Stendal l Ein Patient des psychiatrischen Salus-Fachkrankenhauses Uchtspringe steht seit Freitag vor dem Landgericht in Stendal. Ihm wird Körperverletzung vorgeworfen. Der 27-Jährige soll einen Mitpatienten auf einer geschlossenen Station der Klinik für Psychiatrie und Psychotherapie am 1. März vorigen Jahres in "lebensbedrohender Behandlung" attackiert haben, wie es in der Anklage heißt. Die Tätlichkeiten sollen demnach vom Opfer ausge- gangen und dann eskaliert sein.

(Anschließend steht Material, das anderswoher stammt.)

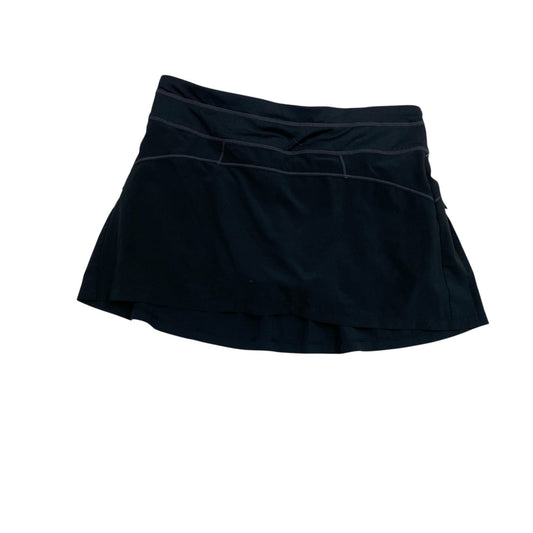 Athletic Skort By Athleta In Black, Size:S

Das Opfer soll mit Händen, Fäusten und Fußtritten malträtiert worden sein. Mit schweren multiplen Verletzungen wurde der Mann zunächst im Altmarkklinikum Gardelegen behandelt und umgehend als Notfallpatient ins Universitätsklinikum Halle verlegt.

Für den 27-Jährigen auf der Anklagebank geht es in dem Prozess um die mögliche dauerhafte Unterbringung in der geschlossenen Psychiatrie (Maßregelvollzug). Dort ist er zurzeit schon vorläufig untergebracht. Sein Verteidiger Matthias Hildebrandt beantragte für den Fortgang des Prozesses den Ausschluss der Öffentlichkeit, weil möglicherweise schutzwürdige Persönlichkeitsrechte seines Mandanten verletzt werden könnten.

Die Staatsanwaltschaft befürwortete den Antrag, sodass die Prozessfortsetzung am 20. Mai wohl hinter verschlossenen Türen stattfindet, sofern die 1. Große Strafkammer unter Vorsitz von Richterin Simone Henze-von Staden dem Antrag stattgibt. Das signalisierte sie aber schon.

Gutachter sagt zu Schuldfähigkeit aus

In dem Prozess, für den vier Verhandlungstage angesetzt sind, kommt den beiden Gutachtern besondere Bedeutung zu. Zum einen Dr. Frank A. Wegener, Facharzt für Psychiatrie und Psychotherapie aus Lüneburg, der zur Schuldfähigkeit des 27-Jährigen aussagen treffen soll. Und zum anderen Dr. Werner Kuchheuser, Oberarzt des Instituts für Rechtsmedizin des Universitätsklinikums Magdeburg. Er soll sein Gutachten zu den Verletzungen des Opfers erstatten.